Locate the string "https" in the records below. Copy every line where it occurs.
Top of Records supplied
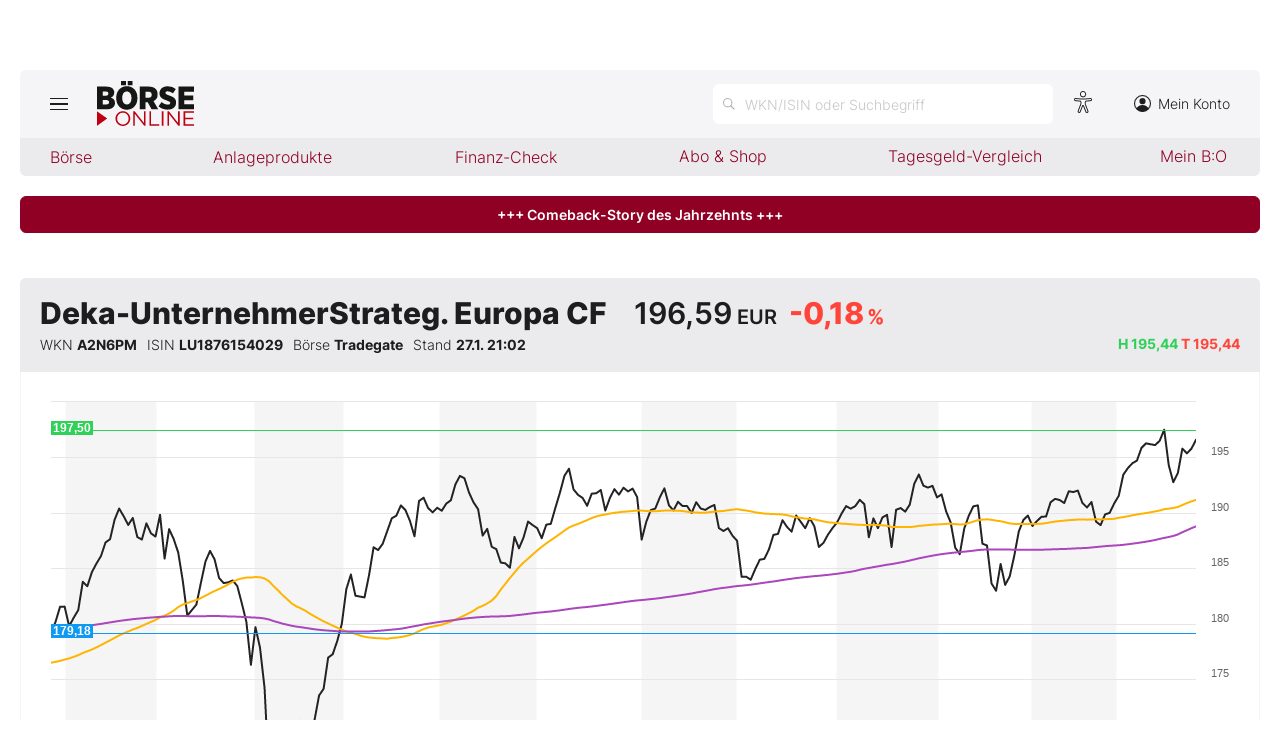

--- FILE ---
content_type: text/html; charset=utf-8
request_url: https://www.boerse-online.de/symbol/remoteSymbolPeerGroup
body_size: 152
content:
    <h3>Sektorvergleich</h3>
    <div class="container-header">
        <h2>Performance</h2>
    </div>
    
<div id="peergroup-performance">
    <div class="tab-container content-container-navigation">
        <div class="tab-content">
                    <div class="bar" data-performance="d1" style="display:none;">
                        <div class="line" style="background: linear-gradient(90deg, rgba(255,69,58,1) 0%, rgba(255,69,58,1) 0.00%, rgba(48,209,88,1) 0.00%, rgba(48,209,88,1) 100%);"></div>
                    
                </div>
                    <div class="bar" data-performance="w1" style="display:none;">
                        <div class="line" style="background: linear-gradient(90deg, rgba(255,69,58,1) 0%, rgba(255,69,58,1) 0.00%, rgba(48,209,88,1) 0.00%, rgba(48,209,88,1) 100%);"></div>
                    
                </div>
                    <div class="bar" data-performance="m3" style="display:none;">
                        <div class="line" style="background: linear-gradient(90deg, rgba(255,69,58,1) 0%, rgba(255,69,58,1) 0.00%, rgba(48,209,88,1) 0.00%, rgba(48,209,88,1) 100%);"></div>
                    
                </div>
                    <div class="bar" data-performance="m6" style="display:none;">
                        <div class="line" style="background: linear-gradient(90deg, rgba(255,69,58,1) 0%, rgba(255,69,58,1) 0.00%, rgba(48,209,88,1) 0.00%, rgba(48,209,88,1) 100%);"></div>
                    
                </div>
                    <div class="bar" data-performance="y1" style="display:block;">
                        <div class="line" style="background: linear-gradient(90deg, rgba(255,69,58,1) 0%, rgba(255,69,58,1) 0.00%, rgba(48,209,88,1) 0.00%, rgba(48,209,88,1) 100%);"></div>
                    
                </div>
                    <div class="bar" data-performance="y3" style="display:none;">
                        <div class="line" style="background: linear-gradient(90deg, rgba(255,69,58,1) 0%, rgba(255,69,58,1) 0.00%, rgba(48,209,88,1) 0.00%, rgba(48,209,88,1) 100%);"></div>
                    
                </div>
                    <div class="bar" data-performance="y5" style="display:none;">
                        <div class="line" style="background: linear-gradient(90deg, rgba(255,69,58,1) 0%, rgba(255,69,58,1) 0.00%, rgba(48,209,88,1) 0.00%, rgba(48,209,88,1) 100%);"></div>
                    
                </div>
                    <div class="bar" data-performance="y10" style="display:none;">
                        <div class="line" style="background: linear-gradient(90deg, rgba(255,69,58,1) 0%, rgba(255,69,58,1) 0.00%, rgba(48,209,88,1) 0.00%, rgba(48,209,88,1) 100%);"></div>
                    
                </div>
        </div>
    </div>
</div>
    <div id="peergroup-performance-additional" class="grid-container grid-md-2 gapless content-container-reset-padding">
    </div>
Bottom of Records supplied
Top of Records supplied
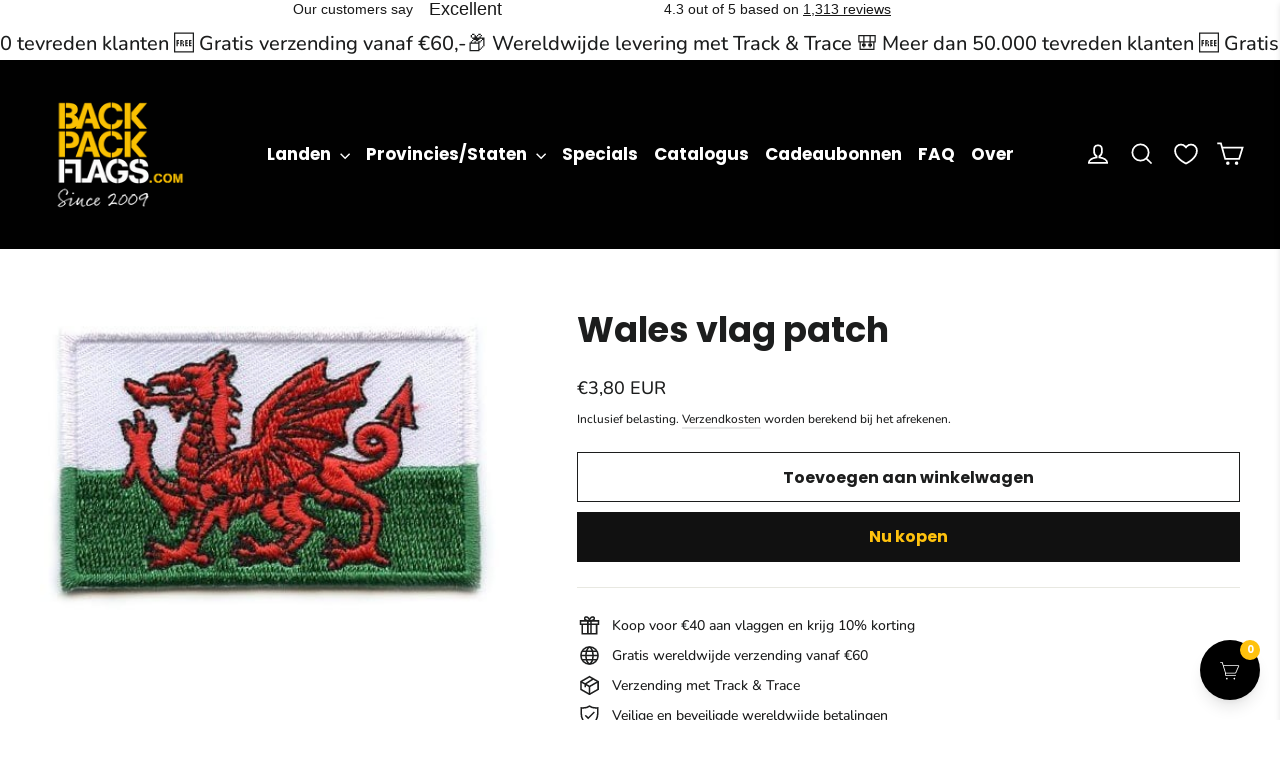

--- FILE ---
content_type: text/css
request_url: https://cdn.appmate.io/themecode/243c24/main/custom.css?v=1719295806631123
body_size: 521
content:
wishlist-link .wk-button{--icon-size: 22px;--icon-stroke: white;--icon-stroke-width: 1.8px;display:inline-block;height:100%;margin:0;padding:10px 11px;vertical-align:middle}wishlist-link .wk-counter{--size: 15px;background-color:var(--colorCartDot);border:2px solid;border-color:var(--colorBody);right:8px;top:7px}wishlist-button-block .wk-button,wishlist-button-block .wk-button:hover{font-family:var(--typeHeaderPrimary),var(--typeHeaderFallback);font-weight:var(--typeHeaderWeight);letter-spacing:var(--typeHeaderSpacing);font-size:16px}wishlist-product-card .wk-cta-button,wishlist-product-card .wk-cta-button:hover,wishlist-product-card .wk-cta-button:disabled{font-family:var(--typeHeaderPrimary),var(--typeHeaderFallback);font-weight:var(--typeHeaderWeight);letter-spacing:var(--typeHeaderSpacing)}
Bottom of Records supplied
Top of Records supplied
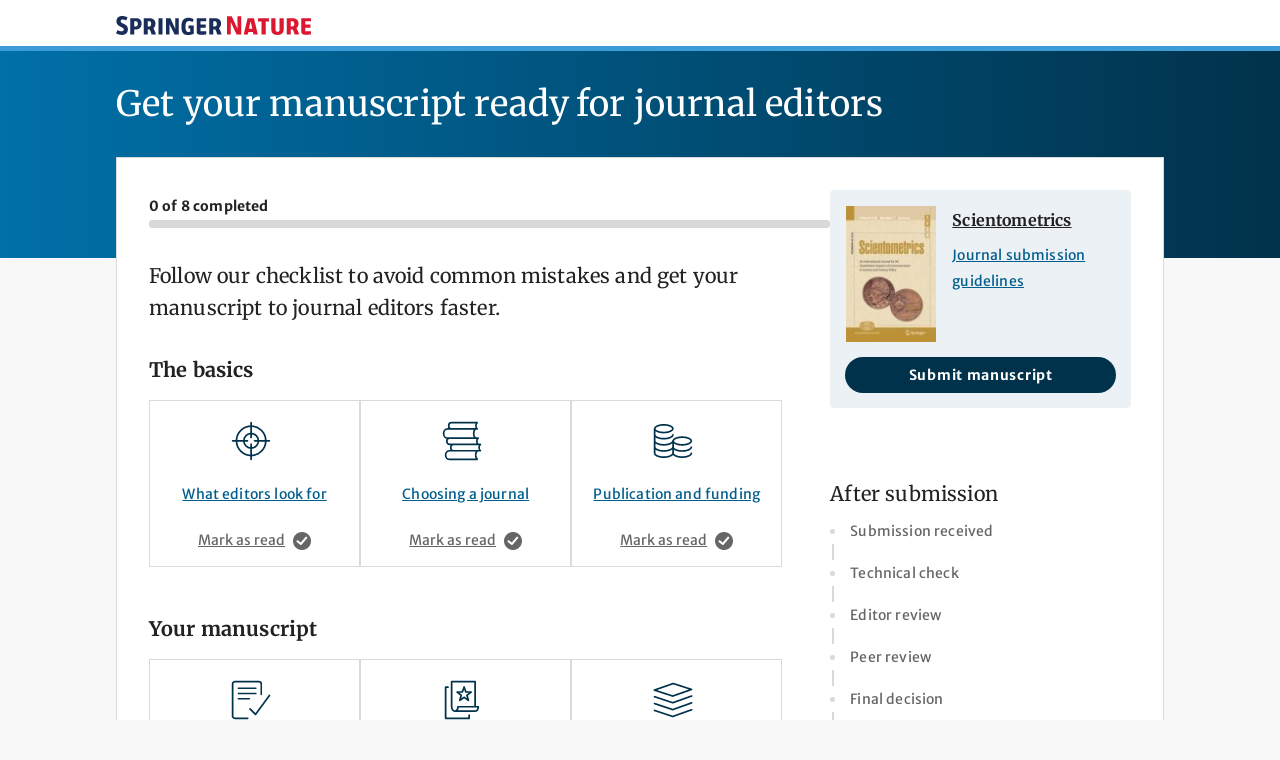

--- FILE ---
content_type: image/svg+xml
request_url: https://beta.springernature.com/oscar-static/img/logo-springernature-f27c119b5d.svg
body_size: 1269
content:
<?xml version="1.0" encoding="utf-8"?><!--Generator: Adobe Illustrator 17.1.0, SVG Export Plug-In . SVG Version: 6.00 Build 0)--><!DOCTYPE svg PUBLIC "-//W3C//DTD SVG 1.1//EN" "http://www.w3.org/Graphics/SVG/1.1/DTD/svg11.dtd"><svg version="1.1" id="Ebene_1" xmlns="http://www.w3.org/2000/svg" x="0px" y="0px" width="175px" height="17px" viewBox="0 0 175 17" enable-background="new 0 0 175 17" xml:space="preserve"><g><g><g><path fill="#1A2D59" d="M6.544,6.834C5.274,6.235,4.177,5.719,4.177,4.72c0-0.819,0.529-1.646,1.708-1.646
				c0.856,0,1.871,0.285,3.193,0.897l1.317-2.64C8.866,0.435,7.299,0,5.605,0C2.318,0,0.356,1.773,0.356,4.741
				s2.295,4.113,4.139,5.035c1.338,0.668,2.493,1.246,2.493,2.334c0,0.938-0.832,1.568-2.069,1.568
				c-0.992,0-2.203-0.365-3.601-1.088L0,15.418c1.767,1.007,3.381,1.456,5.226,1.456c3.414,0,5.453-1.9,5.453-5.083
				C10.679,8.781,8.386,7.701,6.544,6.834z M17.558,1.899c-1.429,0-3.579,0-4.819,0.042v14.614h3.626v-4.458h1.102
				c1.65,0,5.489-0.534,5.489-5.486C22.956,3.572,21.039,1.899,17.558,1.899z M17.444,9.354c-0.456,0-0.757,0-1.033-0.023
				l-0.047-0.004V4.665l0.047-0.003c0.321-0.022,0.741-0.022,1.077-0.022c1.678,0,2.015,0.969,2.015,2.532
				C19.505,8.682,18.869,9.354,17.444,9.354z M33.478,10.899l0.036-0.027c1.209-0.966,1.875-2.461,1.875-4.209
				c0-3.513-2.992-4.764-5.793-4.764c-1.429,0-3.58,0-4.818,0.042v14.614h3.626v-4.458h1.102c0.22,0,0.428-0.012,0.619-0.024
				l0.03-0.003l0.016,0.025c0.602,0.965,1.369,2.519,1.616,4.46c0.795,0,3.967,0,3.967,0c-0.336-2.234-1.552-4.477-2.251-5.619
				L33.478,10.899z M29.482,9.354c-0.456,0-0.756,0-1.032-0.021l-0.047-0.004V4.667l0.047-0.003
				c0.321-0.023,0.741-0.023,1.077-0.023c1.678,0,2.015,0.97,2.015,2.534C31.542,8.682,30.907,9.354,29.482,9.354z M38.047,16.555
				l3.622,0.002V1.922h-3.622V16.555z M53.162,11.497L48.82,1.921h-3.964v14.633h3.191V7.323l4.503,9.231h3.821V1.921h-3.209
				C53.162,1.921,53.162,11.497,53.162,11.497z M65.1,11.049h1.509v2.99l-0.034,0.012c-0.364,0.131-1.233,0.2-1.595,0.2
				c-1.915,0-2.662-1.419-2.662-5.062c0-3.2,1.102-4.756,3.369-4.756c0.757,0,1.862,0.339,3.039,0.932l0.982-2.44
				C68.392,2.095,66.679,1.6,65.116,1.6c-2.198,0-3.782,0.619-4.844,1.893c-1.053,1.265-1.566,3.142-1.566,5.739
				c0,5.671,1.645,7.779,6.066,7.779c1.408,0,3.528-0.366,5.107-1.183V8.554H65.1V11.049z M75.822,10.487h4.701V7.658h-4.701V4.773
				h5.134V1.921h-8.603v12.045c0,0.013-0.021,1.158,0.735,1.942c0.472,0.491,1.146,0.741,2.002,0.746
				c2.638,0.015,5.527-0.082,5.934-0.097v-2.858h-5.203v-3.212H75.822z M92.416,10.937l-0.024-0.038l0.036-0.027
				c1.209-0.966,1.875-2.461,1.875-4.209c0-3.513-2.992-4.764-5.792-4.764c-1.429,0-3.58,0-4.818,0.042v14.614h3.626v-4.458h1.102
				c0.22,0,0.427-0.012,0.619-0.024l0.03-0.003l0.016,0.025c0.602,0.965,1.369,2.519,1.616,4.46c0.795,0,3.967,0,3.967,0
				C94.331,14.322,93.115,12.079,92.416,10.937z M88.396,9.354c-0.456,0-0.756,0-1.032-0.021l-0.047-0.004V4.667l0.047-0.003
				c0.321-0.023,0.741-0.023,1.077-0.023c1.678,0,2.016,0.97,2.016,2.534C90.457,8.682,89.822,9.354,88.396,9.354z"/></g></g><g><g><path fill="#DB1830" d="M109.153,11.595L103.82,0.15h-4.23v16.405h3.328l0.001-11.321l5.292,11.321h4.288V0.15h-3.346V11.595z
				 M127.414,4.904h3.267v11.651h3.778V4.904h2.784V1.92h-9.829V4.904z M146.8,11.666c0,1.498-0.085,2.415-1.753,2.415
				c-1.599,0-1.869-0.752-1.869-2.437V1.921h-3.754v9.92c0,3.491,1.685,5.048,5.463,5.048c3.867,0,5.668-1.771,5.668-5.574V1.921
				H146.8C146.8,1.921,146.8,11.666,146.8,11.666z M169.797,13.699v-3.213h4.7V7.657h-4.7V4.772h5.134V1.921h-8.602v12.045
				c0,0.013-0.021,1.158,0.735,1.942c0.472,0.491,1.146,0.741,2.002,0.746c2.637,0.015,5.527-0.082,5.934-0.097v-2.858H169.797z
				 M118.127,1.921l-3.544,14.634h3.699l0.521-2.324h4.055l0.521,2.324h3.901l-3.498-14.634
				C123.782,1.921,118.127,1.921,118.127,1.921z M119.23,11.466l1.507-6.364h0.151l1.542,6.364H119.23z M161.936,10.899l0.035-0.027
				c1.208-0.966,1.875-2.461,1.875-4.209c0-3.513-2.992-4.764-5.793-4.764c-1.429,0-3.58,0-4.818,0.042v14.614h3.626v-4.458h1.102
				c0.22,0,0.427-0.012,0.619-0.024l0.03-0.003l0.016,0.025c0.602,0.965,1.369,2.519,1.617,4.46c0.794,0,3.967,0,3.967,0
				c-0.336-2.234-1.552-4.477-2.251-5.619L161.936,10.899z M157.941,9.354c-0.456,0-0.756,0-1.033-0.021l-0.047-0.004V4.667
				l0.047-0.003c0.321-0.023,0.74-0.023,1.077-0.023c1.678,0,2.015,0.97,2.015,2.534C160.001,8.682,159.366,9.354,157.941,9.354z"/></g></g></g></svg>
Bottom of Records supplied
Answer box:
request_url: https://www.boerse-online.de/symbol/remoteSymbolPeerGroup
request_url: https://cdn.appmate.io/themecode/243c24/main/custom.css?v=1719295806631123
request_url: https://beta.springernature.com/oscar-static/img/logo-springernature-f27c119b5d.svg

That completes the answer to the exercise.